The senior at the Portledge School in Locust Valley, N.Y., says many of her peers use hateful vocabulary as generic putdowns without realizing the harm.
"These slurs are used very cruelly, and when I ask people about it they say they are not being anti-gay; they are just substituting the slur to mean 'stupid' or something like that,"" said the 18-year-old, who identifies herself as gay.
Scheinman was among those celebrating Thursday at the approval of a Parent-Teacher Association chapter designed specifically for the needs of gay, lesbian, bisexual and transgender students.
David Kilmnick, executive director of the Long Island GLBT Services Network, said the new organization will lobby for stronger anti-bullying measures that target gays, and seek to have the contributions of gays incorporated into curriculums.
"The bullying gay kids face in our schools is at a much higher level; it's really an epidemic," Kilmnick said. "Parents come to us frustrated and want schools to do something. This PTSA is really going to be a lifesaver for those parents and kids. They will now have a vehicle to have their voice heard."
Representatives of the state and national PTA will present organizers with their charter next week. Kilmnick said the group technically will be known as a parent-teacher-student association and will not be affiliated with any particular school district, and plans are for meetings to be held across Long Island. Membership will be open to anyone.
"You don't have to live on Long Island to join. You don't have to be gay or have a kid who is gay," Kilmnick said. "All you have to do is believe in the movement."
Increasingly, school administrators and lawmakers are acknowledging the need to address issues the Long Island PTA group is seeking to remedy.
Last month, the largest school district in Minnesota reached an agreement on a policy barring the harassment and bullying of students who are gay, or perceived to be gay. That followed the suicide of six students in less than two years, some of whom were gay. The new policy requires teachers to foster a respectful learning environment for all students.
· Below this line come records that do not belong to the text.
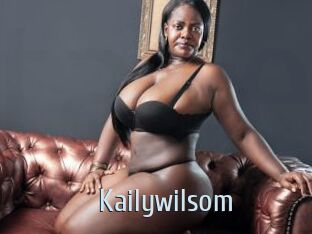 Kailywilsom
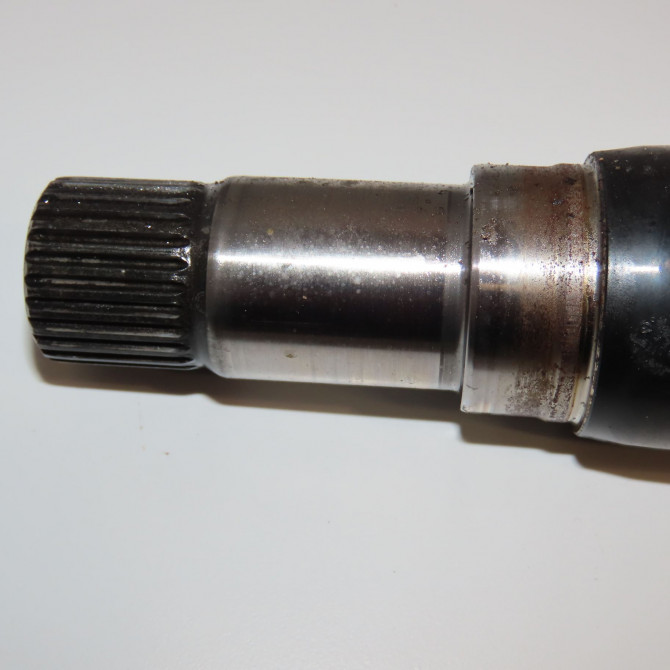 Transmission avant droite occasion  1773300802 5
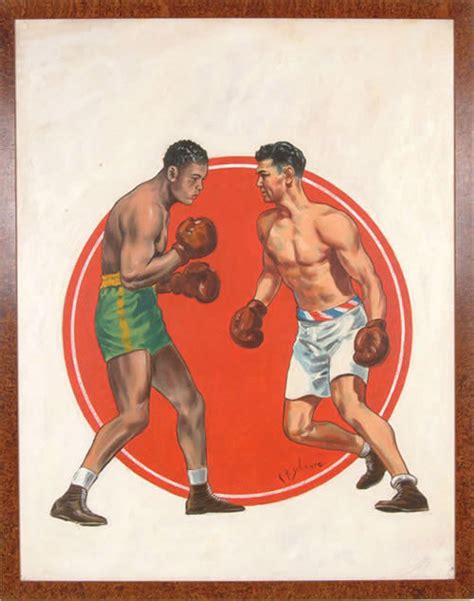 Jack Dempsey Painting At Explore Collection Of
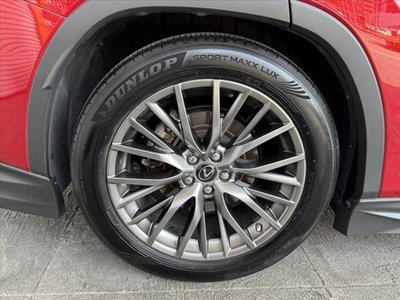 صورة مصغرة 48 لـ 2016 Lexus RX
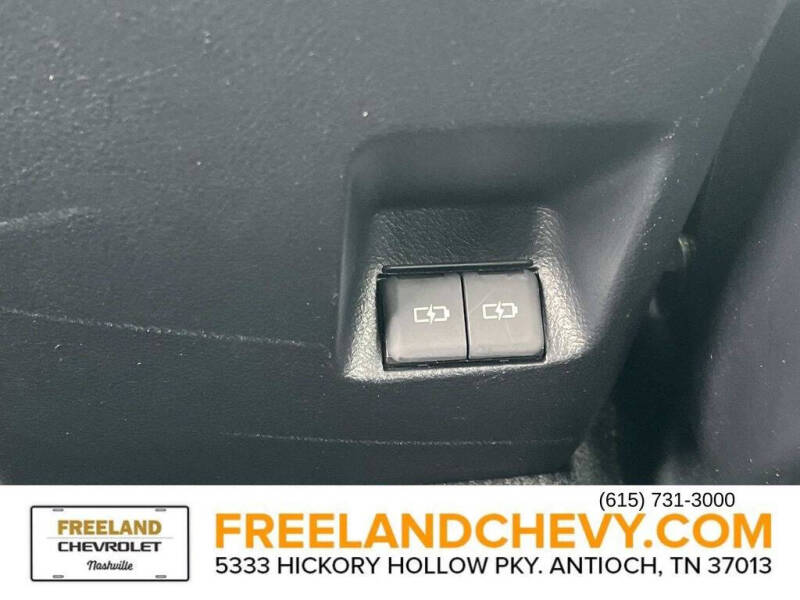 2023 Toyota 4Runner TRD Sport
Earlier this year, California became the first state to require public schools to teach the contributions of gays and lesbians. It bans instructional materials judged to reflect adversely on gays or particular religions.
James Martinez, spokesman for the National PTA, said that only one other PTSA has been dedicated specifically to advocacy for gay students. A group in the Seattle formed in 1999 but disbanded five years later.
The national PTA has about 5 million members, including chapters at U.S. military bases overseas with schools that teach the children of American service members. The organization seeks to foster parental involvement in schools.
Peter Sprigg, a senior fellow for policy studies at the conservative Family Research Council in Washington, D.C., said his organization supports parental involvement in education, including parents of gay students, but he voiced concerns about the Long Island group's mission.
While the council supports anti-bullying measures, he said, "they should protect all students equally, rather than create special categories."
Martinez said he has heard of several chapters dedicated to the needs of special education students.
The Long Island group initially clashed with state and national PTA officials last November, when it announced its intention to become a PTA chapter without contacting them. Kilmnick and others said subsequent meetings with state PTA officials ironed out any misunderstandings.
Maria Fletcher, president of the New York State PTA, said the organization has not received any complaints about the decision to admit the gay group, and does not expect to.
Its creation, she said, is a "win-win."